Survival strategy

Rural Kansas certainly is worth preserving, but creative solutions may be required.

Kansas isn’t ready to give up on its small towns, but the Rural Life Task Force recently appointed by Gov. Kathleen Sebelius has its work cut out for it.

At the task force’s first meeting Tuesday, the governor said her charge to the group was “to help us figure out the best way to make sure that 20 years from now, we have thriving communities.”

To understand just how great a challenge that is, one need only look back at the last 20 years of data from the U.S. Census. From 1980 to 2000, two-thirds of the counties in Kansas lost population. Thirteen of those counties, all in western or north-central Kansas, saw population declines of 20 percent or more. During the same period, eight counties grew by 20 percent or more. Four of the growing counties are around Wichita or in the Topeka/Kansas City corridor; three others are western counties clustered around smaller population centers such as Dodge City, Garden City and Liberal.

Johnson County’s population grew a whopping 67 percent during that time.

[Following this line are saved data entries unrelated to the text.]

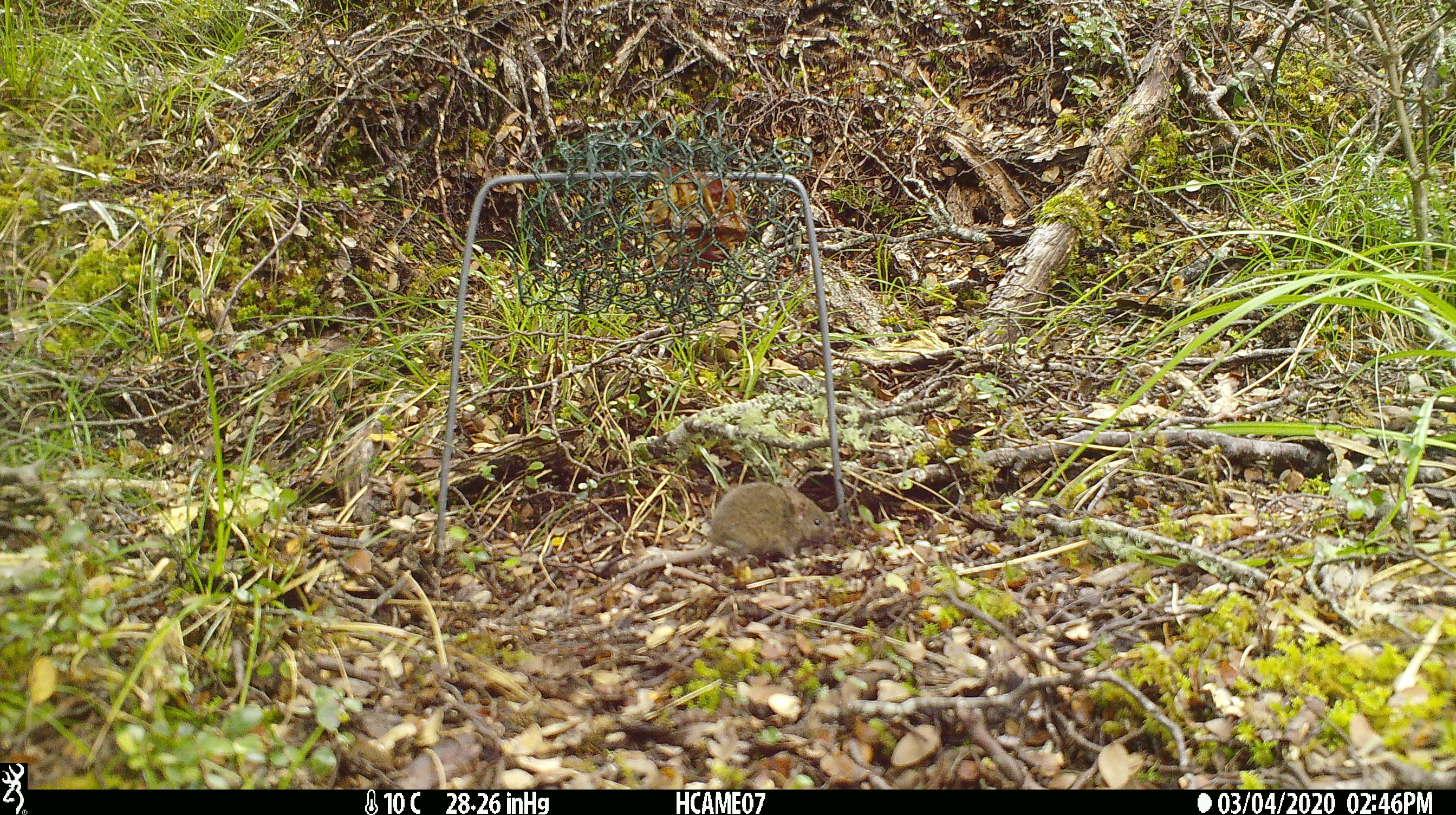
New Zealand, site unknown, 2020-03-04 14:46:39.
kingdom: Animalia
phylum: Chordata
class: Mammalia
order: Rodentia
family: Muridae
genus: Mus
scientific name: Mus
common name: mouse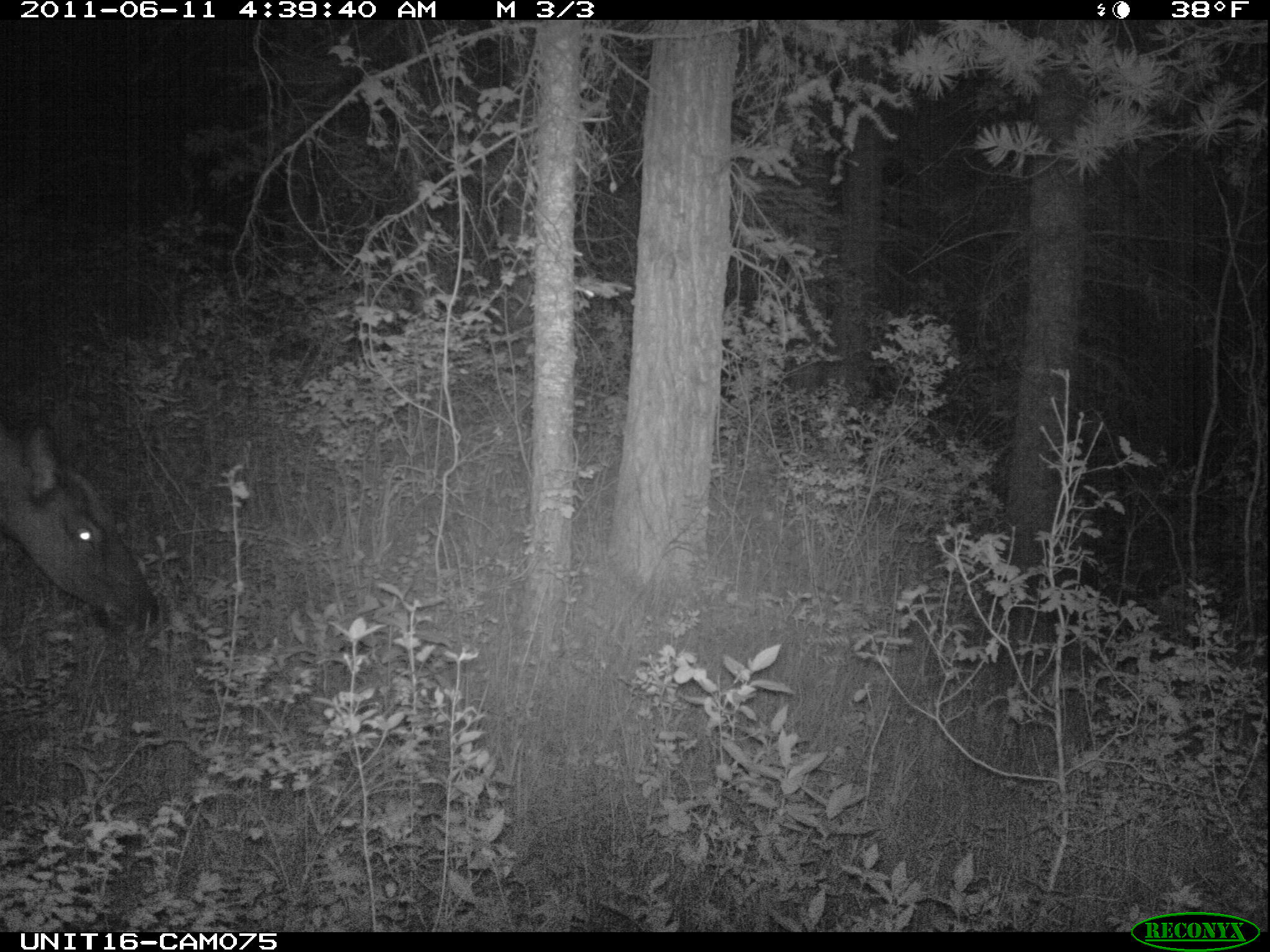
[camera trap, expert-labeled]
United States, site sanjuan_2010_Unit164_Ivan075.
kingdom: Animalia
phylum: Chordata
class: Mammalia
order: Artiodactyla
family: Cervidae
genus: Cervus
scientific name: Cervus elaphus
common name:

The state’s five largest counties: Johnson, Sedgwick, Shawnee, Wyandotte and Douglas account for 49 percent of the state’s total population.

What has caused this urban migration in Kansas? One of the primary factors has to be the availability of jobs. The Kansas farm economy that once fueled small towns has shifted dramatically. Not only are farm revenues down sharply, but because of technological advances, it takes far fewer Kansas to run the remaining farms.

Garden City is an interesting anomaly in the census statistics. Finney County exceeded even Johnson County in population growth between 1980 and 2000, with an increase of 70 percent. That increase has been driven by an influx of labor, including a large number of Asian and Hispanic workers, to work in the Garden City meat-packing industry.

The Finney County experience seems to confirm that jobs will draw people to a Kansas community, but the creation of low-paying jobs probably isn’t the answer for every community. Can better roads or the expansion of broadband Internet services to rural communities pave the way for the kind of job expansion that will turn population declines around?

That’s one thing the task force will be studying, but there are other important issues. Increasing the population and tax base in rural communities could save local schools and services that are so important to a family’s quality of life. In many small towns, the percentage of older, retired residents is increasing, but some towns are losing even those longtime residents because health care services no longer are easily available.

It’s a difficult puzzle that will require some creative thinking by task force members. Some rural communities may have passed the point of no return, but many others are surely worth preserving. Small towns and the people who grew up there have played a huge role in what Kansas is today. It would be great to preserve the state’s rural culture for the future as well.